Based on lies concocted by Iago, Othello believes that his wife, Desdemona, has been unfaithful to him. He loses confidence and is haunted by doubt and despair. When blind jealousy is added to that heady mix of emotions, he smothers her to death. And when he finally learns that he has murdered her based on falsehoods, Othello takes his own life. At the end of the play, Iago is found out and condemned to death for his crimes.
A highly accessible contemporary show, faithful to the text
This fast paced and visually engaging production, while remaining faithful to the original text, was designed to find contemporary resonances with Leaving Certificate students. Strong central performances from an excellent cast in a muscular, visceral and highly accessible show made this a satisfying ‘Othello’ for all audiences – the school groups that came to the theatre during the day and the audience that enjoyed the evening performance.
The Mill Productions presentation of Shakespeare’s play, in an edited version of the original text directed by Geoff O’Keeffe, was its first production on stage before an audience in dlr Mill Theatre since the COVID-19 pandemic restrictions began at the end of March 2020.
The role of Othello was played by Benjamin Lafayette, leading an ensemble of actors, including: Malcolm Adams, Ethan Dillon, Jenny Fennessy, Sarah Foley, Michael J Ford, Ruairi Leneghan, Eilish McLaughlin and Ben Waddell.
Costume design by Florentina Burcea
Set Design by Gerard Bourke
Lighting Design by Kris Mooney
Sound & Music Design by Declan Brennan
Set Construction by Tom Ronayne
Produced for Mill Productions by Karen Carleton
Photography by Declan Brennan
Venice and Cyprus – worlds apart
Shakespeare’s choice of Venice as a prime location for ‘Othello’ stems from the fact that the city was seen to be very influential. To many in England, Venice was a model of republican government and, for some, it was an attractive alternative to Elizabeth’s reign. On the other hand, there were those who saw it as a corrupt and lecherous city. Rather than sitting on either side of the fence between those two views, by setting scenes in Venice, Shakespeare was probably more interested in the relationship between Christian and non-Christian cultures.

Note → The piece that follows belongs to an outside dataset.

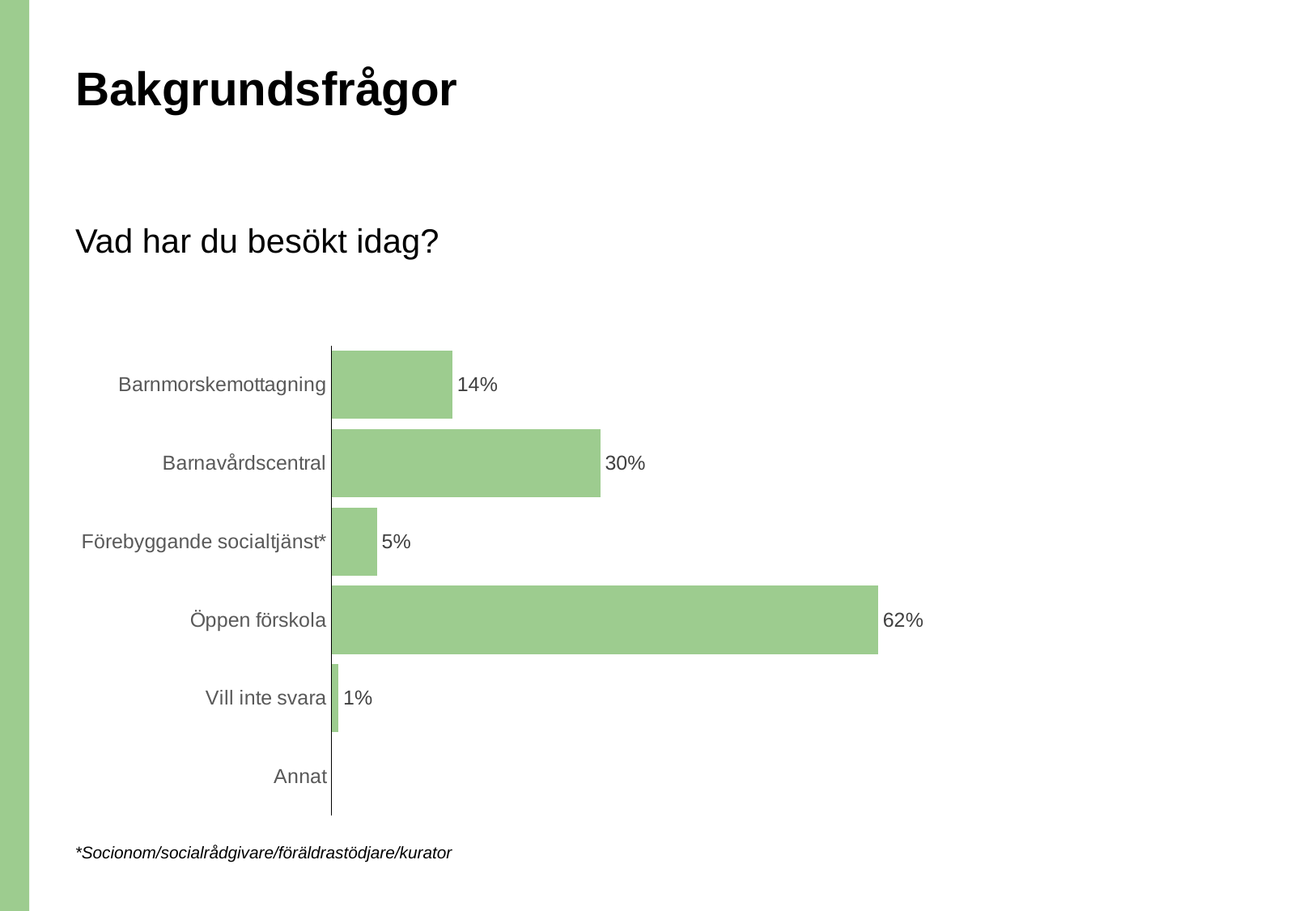
What percentage chose Vill inte svara? 1% What question does the chart answer, according to the text above it? Vad har du besökt idag? What is the difference between Öppen förskola and Barnavårdscentral? 32% What percentage is shown for Barnmorskemottagning? 14% Which is larger, Barnmorskemottagning or Förebyggande socialtjänst*? Barnmorskemottagning What percentage of respondents visited Öppen förskola? 62% How many categories are listed on the chart? 6 What kind of chart is shown on the slide? Bar chart Which labelled bar has the lowest non-zero value? Vill inte svara What is the value for Förebyggande socialtjänst*? 5% What is the value shown for Barnavårdscentral? 30% Which category has the highest value? Öppen förskola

At the time when the play was written, Venice was a flourishing place, economically and culturally. Venice had gained control of the trade market between Europe and neighbouring regions to the east and south. The influence, which the city gained in the Middle Ages, allowed Venice to thrive as a cultural epicentre within Europe, where many artists and musicians flourished as a result of increased access to resources.
The second half Othello takes place in Cyprus, a country with which Venice was frequently at war. It would have represented something foreign and very different to Shakespeare and his contemporaries. The play does not have much detail about Cyprus, but it seems that Shakespeare intended his audience to see the island as an alternative to Venice – a place with a similar Christian behavioural code; but where violence was commonplace, partly due to the attempts by Venetians to overtake the island.